One of my favorite lines was when Newman was first starting his comeback. He went to break and said something like, "what did somebody chop the legs off this table, or what is this a table for migets?" Johnnyt
 
Coo Coo

CocoboloCowboy said:
Trivia Quest?

Who were all the REAL Pool players in the Movie besides Grady, and Keith?

Coco,

You're losing it buddy!! This came up about 2-3 pages ago. You really miss a lot when you don't read the entire thread! :wink:

Ray
 
favorite line

My two favorite lines.
"No thunderbolt breaks, no runs over four balls" ...Fast Eddie Felson
"Eddie Felson gave you a Balabushka, that's hell of a gift, do you know what that's worth"... Mark Jarvis
 
Luxury said:
me and millions of others thought forest whitaker's character was referring to a diet when he asked Eddie if he should lose some weight. Perhaps a trimmer actor should have gotten the role.
The actor was supposed to be overweight. The line was a double entendre that only pool players would understand.

Fred
 
Cornerman said:
The actor was supposed to be overweight. The line was a double entendre that only pool players would understand.

Fred


Exactly!! I spent more than just a few minutes trying to explain that to my wife before watching it again after probably 200 times.


BEST LINE: "Hey, I wanna ask you somethin'. And I want you to be real honest with me. You think I need to lose some weight??"
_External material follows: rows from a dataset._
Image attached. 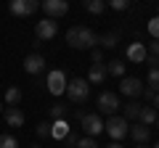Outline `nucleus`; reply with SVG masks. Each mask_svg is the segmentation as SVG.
<instances>
[{
    "label": "nucleus",
    "mask_w": 159,
    "mask_h": 148,
    "mask_svg": "<svg viewBox=\"0 0 159 148\" xmlns=\"http://www.w3.org/2000/svg\"><path fill=\"white\" fill-rule=\"evenodd\" d=\"M154 124H157V130H159V116H157V122H154Z\"/></svg>",
    "instance_id": "nucleus-35"
},
{
    "label": "nucleus",
    "mask_w": 159,
    "mask_h": 148,
    "mask_svg": "<svg viewBox=\"0 0 159 148\" xmlns=\"http://www.w3.org/2000/svg\"><path fill=\"white\" fill-rule=\"evenodd\" d=\"M154 148H159V140H157V143H154Z\"/></svg>",
    "instance_id": "nucleus-37"
},
{
    "label": "nucleus",
    "mask_w": 159,
    "mask_h": 148,
    "mask_svg": "<svg viewBox=\"0 0 159 148\" xmlns=\"http://www.w3.org/2000/svg\"><path fill=\"white\" fill-rule=\"evenodd\" d=\"M103 130L109 132V137L111 140H122V137L127 135V130H130V122L125 119V116H109L106 119V124H103Z\"/></svg>",
    "instance_id": "nucleus-3"
},
{
    "label": "nucleus",
    "mask_w": 159,
    "mask_h": 148,
    "mask_svg": "<svg viewBox=\"0 0 159 148\" xmlns=\"http://www.w3.org/2000/svg\"><path fill=\"white\" fill-rule=\"evenodd\" d=\"M127 135H133V140H138V143H146L148 137H151V130H148L146 124H133L130 130H127Z\"/></svg>",
    "instance_id": "nucleus-16"
},
{
    "label": "nucleus",
    "mask_w": 159,
    "mask_h": 148,
    "mask_svg": "<svg viewBox=\"0 0 159 148\" xmlns=\"http://www.w3.org/2000/svg\"><path fill=\"white\" fill-rule=\"evenodd\" d=\"M127 58H130L133 63H143L146 61V45H143V42H130V45H127Z\"/></svg>",
    "instance_id": "nucleus-14"
},
{
    "label": "nucleus",
    "mask_w": 159,
    "mask_h": 148,
    "mask_svg": "<svg viewBox=\"0 0 159 148\" xmlns=\"http://www.w3.org/2000/svg\"><path fill=\"white\" fill-rule=\"evenodd\" d=\"M66 42L74 50H90V48L98 45V34L90 27H72L66 32Z\"/></svg>",
    "instance_id": "nucleus-1"
},
{
    "label": "nucleus",
    "mask_w": 159,
    "mask_h": 148,
    "mask_svg": "<svg viewBox=\"0 0 159 148\" xmlns=\"http://www.w3.org/2000/svg\"><path fill=\"white\" fill-rule=\"evenodd\" d=\"M51 135V124H48V122H40L37 124V137H48Z\"/></svg>",
    "instance_id": "nucleus-29"
},
{
    "label": "nucleus",
    "mask_w": 159,
    "mask_h": 148,
    "mask_svg": "<svg viewBox=\"0 0 159 148\" xmlns=\"http://www.w3.org/2000/svg\"><path fill=\"white\" fill-rule=\"evenodd\" d=\"M106 148H125V146H119V143H117V140H114V143H111V146H106Z\"/></svg>",
    "instance_id": "nucleus-34"
},
{
    "label": "nucleus",
    "mask_w": 159,
    "mask_h": 148,
    "mask_svg": "<svg viewBox=\"0 0 159 148\" xmlns=\"http://www.w3.org/2000/svg\"><path fill=\"white\" fill-rule=\"evenodd\" d=\"M82 6H85L88 13H103V8H106V0H82Z\"/></svg>",
    "instance_id": "nucleus-19"
},
{
    "label": "nucleus",
    "mask_w": 159,
    "mask_h": 148,
    "mask_svg": "<svg viewBox=\"0 0 159 148\" xmlns=\"http://www.w3.org/2000/svg\"><path fill=\"white\" fill-rule=\"evenodd\" d=\"M117 42H119V34H117V32H106V34H101V37H98V45L106 48V50L117 48Z\"/></svg>",
    "instance_id": "nucleus-18"
},
{
    "label": "nucleus",
    "mask_w": 159,
    "mask_h": 148,
    "mask_svg": "<svg viewBox=\"0 0 159 148\" xmlns=\"http://www.w3.org/2000/svg\"><path fill=\"white\" fill-rule=\"evenodd\" d=\"M56 119H66V106H53L51 108V122Z\"/></svg>",
    "instance_id": "nucleus-25"
},
{
    "label": "nucleus",
    "mask_w": 159,
    "mask_h": 148,
    "mask_svg": "<svg viewBox=\"0 0 159 148\" xmlns=\"http://www.w3.org/2000/svg\"><path fill=\"white\" fill-rule=\"evenodd\" d=\"M56 32H58V24L53 21V19H43V21H37V27H34V37H37L40 42H48V40H53L56 37Z\"/></svg>",
    "instance_id": "nucleus-6"
},
{
    "label": "nucleus",
    "mask_w": 159,
    "mask_h": 148,
    "mask_svg": "<svg viewBox=\"0 0 159 148\" xmlns=\"http://www.w3.org/2000/svg\"><path fill=\"white\" fill-rule=\"evenodd\" d=\"M90 58H93V63H101V61H103V53H101V50H93Z\"/></svg>",
    "instance_id": "nucleus-31"
},
{
    "label": "nucleus",
    "mask_w": 159,
    "mask_h": 148,
    "mask_svg": "<svg viewBox=\"0 0 159 148\" xmlns=\"http://www.w3.org/2000/svg\"><path fill=\"white\" fill-rule=\"evenodd\" d=\"M29 148H40V146H29Z\"/></svg>",
    "instance_id": "nucleus-38"
},
{
    "label": "nucleus",
    "mask_w": 159,
    "mask_h": 148,
    "mask_svg": "<svg viewBox=\"0 0 159 148\" xmlns=\"http://www.w3.org/2000/svg\"><path fill=\"white\" fill-rule=\"evenodd\" d=\"M138 114H141V106H138V103H125V119L127 122H133V119H138Z\"/></svg>",
    "instance_id": "nucleus-22"
},
{
    "label": "nucleus",
    "mask_w": 159,
    "mask_h": 148,
    "mask_svg": "<svg viewBox=\"0 0 159 148\" xmlns=\"http://www.w3.org/2000/svg\"><path fill=\"white\" fill-rule=\"evenodd\" d=\"M143 95H146V98H148V101H151V98H154V95H157V93H154V90H148V87H143Z\"/></svg>",
    "instance_id": "nucleus-32"
},
{
    "label": "nucleus",
    "mask_w": 159,
    "mask_h": 148,
    "mask_svg": "<svg viewBox=\"0 0 159 148\" xmlns=\"http://www.w3.org/2000/svg\"><path fill=\"white\" fill-rule=\"evenodd\" d=\"M3 116H6V124H8V127H21V124H24V111H21L19 106L3 108Z\"/></svg>",
    "instance_id": "nucleus-12"
},
{
    "label": "nucleus",
    "mask_w": 159,
    "mask_h": 148,
    "mask_svg": "<svg viewBox=\"0 0 159 148\" xmlns=\"http://www.w3.org/2000/svg\"><path fill=\"white\" fill-rule=\"evenodd\" d=\"M157 108L154 106H141V114H138V119H141V124H146V127H151L154 122H157Z\"/></svg>",
    "instance_id": "nucleus-17"
},
{
    "label": "nucleus",
    "mask_w": 159,
    "mask_h": 148,
    "mask_svg": "<svg viewBox=\"0 0 159 148\" xmlns=\"http://www.w3.org/2000/svg\"><path fill=\"white\" fill-rule=\"evenodd\" d=\"M106 6H111L114 11H125L130 8V0H106Z\"/></svg>",
    "instance_id": "nucleus-26"
},
{
    "label": "nucleus",
    "mask_w": 159,
    "mask_h": 148,
    "mask_svg": "<svg viewBox=\"0 0 159 148\" xmlns=\"http://www.w3.org/2000/svg\"><path fill=\"white\" fill-rule=\"evenodd\" d=\"M141 148H146V146H141Z\"/></svg>",
    "instance_id": "nucleus-40"
},
{
    "label": "nucleus",
    "mask_w": 159,
    "mask_h": 148,
    "mask_svg": "<svg viewBox=\"0 0 159 148\" xmlns=\"http://www.w3.org/2000/svg\"><path fill=\"white\" fill-rule=\"evenodd\" d=\"M106 74H111V77H125V63L122 61H111L106 66Z\"/></svg>",
    "instance_id": "nucleus-21"
},
{
    "label": "nucleus",
    "mask_w": 159,
    "mask_h": 148,
    "mask_svg": "<svg viewBox=\"0 0 159 148\" xmlns=\"http://www.w3.org/2000/svg\"><path fill=\"white\" fill-rule=\"evenodd\" d=\"M117 108H119V98L114 95V93H101V95H98V111L114 116V114H117Z\"/></svg>",
    "instance_id": "nucleus-10"
},
{
    "label": "nucleus",
    "mask_w": 159,
    "mask_h": 148,
    "mask_svg": "<svg viewBox=\"0 0 159 148\" xmlns=\"http://www.w3.org/2000/svg\"><path fill=\"white\" fill-rule=\"evenodd\" d=\"M45 56H40V53H29L27 58H24V72L27 74H43L45 72Z\"/></svg>",
    "instance_id": "nucleus-11"
},
{
    "label": "nucleus",
    "mask_w": 159,
    "mask_h": 148,
    "mask_svg": "<svg viewBox=\"0 0 159 148\" xmlns=\"http://www.w3.org/2000/svg\"><path fill=\"white\" fill-rule=\"evenodd\" d=\"M80 124H82V130H85L88 137H96L98 132H103V122L98 114H82L80 116Z\"/></svg>",
    "instance_id": "nucleus-8"
},
{
    "label": "nucleus",
    "mask_w": 159,
    "mask_h": 148,
    "mask_svg": "<svg viewBox=\"0 0 159 148\" xmlns=\"http://www.w3.org/2000/svg\"><path fill=\"white\" fill-rule=\"evenodd\" d=\"M0 148H19V140L13 135H8V132H3L0 135Z\"/></svg>",
    "instance_id": "nucleus-24"
},
{
    "label": "nucleus",
    "mask_w": 159,
    "mask_h": 148,
    "mask_svg": "<svg viewBox=\"0 0 159 148\" xmlns=\"http://www.w3.org/2000/svg\"><path fill=\"white\" fill-rule=\"evenodd\" d=\"M148 90H154V93H159V66H151L148 69Z\"/></svg>",
    "instance_id": "nucleus-23"
},
{
    "label": "nucleus",
    "mask_w": 159,
    "mask_h": 148,
    "mask_svg": "<svg viewBox=\"0 0 159 148\" xmlns=\"http://www.w3.org/2000/svg\"><path fill=\"white\" fill-rule=\"evenodd\" d=\"M0 114H3V101H0Z\"/></svg>",
    "instance_id": "nucleus-36"
},
{
    "label": "nucleus",
    "mask_w": 159,
    "mask_h": 148,
    "mask_svg": "<svg viewBox=\"0 0 159 148\" xmlns=\"http://www.w3.org/2000/svg\"><path fill=\"white\" fill-rule=\"evenodd\" d=\"M157 11H159V3H157Z\"/></svg>",
    "instance_id": "nucleus-39"
},
{
    "label": "nucleus",
    "mask_w": 159,
    "mask_h": 148,
    "mask_svg": "<svg viewBox=\"0 0 159 148\" xmlns=\"http://www.w3.org/2000/svg\"><path fill=\"white\" fill-rule=\"evenodd\" d=\"M151 106H154V108H157V111H159V93H157V95L151 98Z\"/></svg>",
    "instance_id": "nucleus-33"
},
{
    "label": "nucleus",
    "mask_w": 159,
    "mask_h": 148,
    "mask_svg": "<svg viewBox=\"0 0 159 148\" xmlns=\"http://www.w3.org/2000/svg\"><path fill=\"white\" fill-rule=\"evenodd\" d=\"M74 148H98V143L96 140H93V137H80V140H77V146H74Z\"/></svg>",
    "instance_id": "nucleus-28"
},
{
    "label": "nucleus",
    "mask_w": 159,
    "mask_h": 148,
    "mask_svg": "<svg viewBox=\"0 0 159 148\" xmlns=\"http://www.w3.org/2000/svg\"><path fill=\"white\" fill-rule=\"evenodd\" d=\"M69 122L66 119H56V122H51V135L56 137V140H64V137L69 135Z\"/></svg>",
    "instance_id": "nucleus-15"
},
{
    "label": "nucleus",
    "mask_w": 159,
    "mask_h": 148,
    "mask_svg": "<svg viewBox=\"0 0 159 148\" xmlns=\"http://www.w3.org/2000/svg\"><path fill=\"white\" fill-rule=\"evenodd\" d=\"M77 140H80V137H77V135H74V132H69V135H66V137H64V140H61V143H64V146H66V148H69V146H77Z\"/></svg>",
    "instance_id": "nucleus-30"
},
{
    "label": "nucleus",
    "mask_w": 159,
    "mask_h": 148,
    "mask_svg": "<svg viewBox=\"0 0 159 148\" xmlns=\"http://www.w3.org/2000/svg\"><path fill=\"white\" fill-rule=\"evenodd\" d=\"M40 8V0H8V11L13 16H32Z\"/></svg>",
    "instance_id": "nucleus-4"
},
{
    "label": "nucleus",
    "mask_w": 159,
    "mask_h": 148,
    "mask_svg": "<svg viewBox=\"0 0 159 148\" xmlns=\"http://www.w3.org/2000/svg\"><path fill=\"white\" fill-rule=\"evenodd\" d=\"M40 8L45 11L48 19H61V16H66L69 3L66 0H40Z\"/></svg>",
    "instance_id": "nucleus-5"
},
{
    "label": "nucleus",
    "mask_w": 159,
    "mask_h": 148,
    "mask_svg": "<svg viewBox=\"0 0 159 148\" xmlns=\"http://www.w3.org/2000/svg\"><path fill=\"white\" fill-rule=\"evenodd\" d=\"M148 34H151L154 40H159V16H154L151 21H148Z\"/></svg>",
    "instance_id": "nucleus-27"
},
{
    "label": "nucleus",
    "mask_w": 159,
    "mask_h": 148,
    "mask_svg": "<svg viewBox=\"0 0 159 148\" xmlns=\"http://www.w3.org/2000/svg\"><path fill=\"white\" fill-rule=\"evenodd\" d=\"M66 95H69V101L77 103V106L88 103V98H90V85H88V80H82V77L69 80L66 82Z\"/></svg>",
    "instance_id": "nucleus-2"
},
{
    "label": "nucleus",
    "mask_w": 159,
    "mask_h": 148,
    "mask_svg": "<svg viewBox=\"0 0 159 148\" xmlns=\"http://www.w3.org/2000/svg\"><path fill=\"white\" fill-rule=\"evenodd\" d=\"M21 103V90L19 87H8L6 90V106H19Z\"/></svg>",
    "instance_id": "nucleus-20"
},
{
    "label": "nucleus",
    "mask_w": 159,
    "mask_h": 148,
    "mask_svg": "<svg viewBox=\"0 0 159 148\" xmlns=\"http://www.w3.org/2000/svg\"><path fill=\"white\" fill-rule=\"evenodd\" d=\"M119 93L127 98H138L143 95V82L135 80V77H122V82H119Z\"/></svg>",
    "instance_id": "nucleus-9"
},
{
    "label": "nucleus",
    "mask_w": 159,
    "mask_h": 148,
    "mask_svg": "<svg viewBox=\"0 0 159 148\" xmlns=\"http://www.w3.org/2000/svg\"><path fill=\"white\" fill-rule=\"evenodd\" d=\"M45 85H48V93H51V95H64V93H66V74H64L61 69H56V72L48 74Z\"/></svg>",
    "instance_id": "nucleus-7"
},
{
    "label": "nucleus",
    "mask_w": 159,
    "mask_h": 148,
    "mask_svg": "<svg viewBox=\"0 0 159 148\" xmlns=\"http://www.w3.org/2000/svg\"><path fill=\"white\" fill-rule=\"evenodd\" d=\"M106 66L103 63H93L90 66V72H88V85H103L106 82Z\"/></svg>",
    "instance_id": "nucleus-13"
}]
</instances>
ALL TIME BEST LINE FOR ANY MOVIE EVER!!!!!!!!!!!!!!!!!!!!!!!!!!!!!!!!!


I get chills everytime I watch that part!!!

Gary
 
Life can be dangerous.....

Cornerman said:
The line was a double entendre

I used a double entendre once at a the pool room. I barely got out with my life!! :shocked2:

Ray
(Red Necks don't get them):o
 
More real players in TCOM

Cannonball55 said:
I just had an idea for another thread that I'll include here instead - name the players and pool characters that appeared in TCOM - I can think of

McCready ( of course )
Grady Mathews
Jimmy Mataya
Steve Mizerak

Some additional pool players that were in the movie.

Larry Schwartz - writer for pool mag. "Larry, to the green room"
Joey Gold - Cognescenti Cues
Don Feeny (sp?) - "The Professor"
Harold Simonson - Billiard's Digest owner, owner of Harold's pool room, daughter Sherry married to Ron Griffit (sp?)
Angel Maryrouche - local Chicago pool player
 
kath13 said:
Some additional pool players that were in the movie.

Larry Schwartz - writer for pool mag. "Larry, to the green room"
Joey Gold - Cognescenti Cues
Don Feeny (sp?) - "The Professor"
Harold Simonson - Billiard's Digest owner, owner of Harold's pool room, daughter Sherry married to Ron Griffit (sp?)
Angel Maryrouche - local Chicago pool player

Dont forget Howard Vickery. :wink:

"It takes brains and it takes balls....... youve got too much of one, and not enough of the other......."
Chuck
 
sorry for being a little off-topic and if this question did arise before, but I wonder if there is some other meaning in the title than "The Color of Money (is green like felt)"? I didn't read a novel by Tevis, I believe the text has an answer, so anyone to describe it (if it really has another meaning)
 
best line....when they walk into the crowded poolroom and eddie says, "you smell that?" and vincent replies, "smoke?" cracks me up every time.